(Record extracts begins)

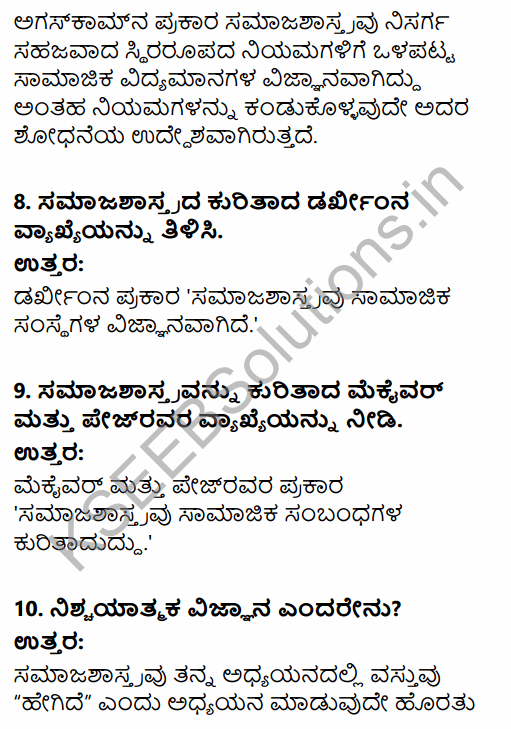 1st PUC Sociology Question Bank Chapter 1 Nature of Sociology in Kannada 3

(Record extracts ends)
(Record extracts begins)

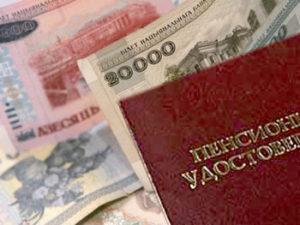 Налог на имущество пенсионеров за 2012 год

(Record extracts ends)
(Record extracts begins)

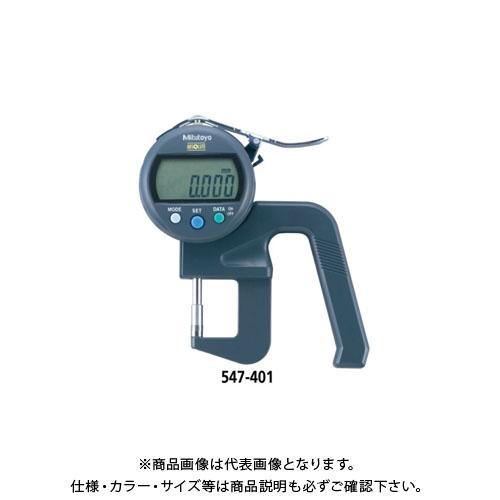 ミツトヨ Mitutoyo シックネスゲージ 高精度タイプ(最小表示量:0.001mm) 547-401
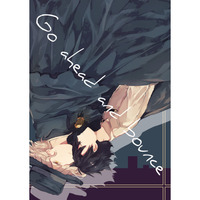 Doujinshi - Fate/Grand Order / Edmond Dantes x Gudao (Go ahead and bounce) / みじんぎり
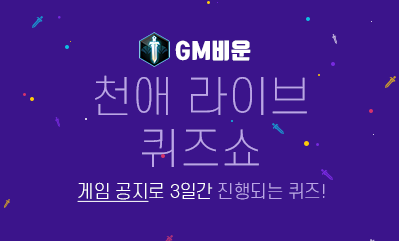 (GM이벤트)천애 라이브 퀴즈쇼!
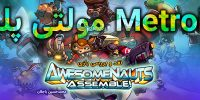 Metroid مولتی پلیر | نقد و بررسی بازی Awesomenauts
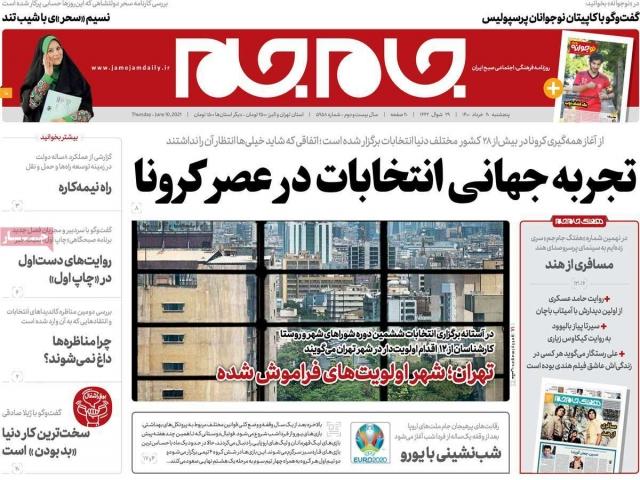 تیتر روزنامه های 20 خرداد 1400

(Record extracts ends)

* Description of the task
Look above for the line containing "Doujinshi - Fate/Grand", then write out every line from there down to the line containing "تیتر روزنامه های 20 خرداد 1400", that line included, with no pictures.

* Response to this task
 Doujinshi - Fate/Grand Order / Edmond Dantes x Gudao (Go ahead and bounce) / みじんぎり
 (GM이벤트)천애 라이브 퀴즈쇼!
 Metroid مولتی پلیر | نقد و بررسی بازی Awesomenauts
 تیتر روزنامه های 20 خرداد 1400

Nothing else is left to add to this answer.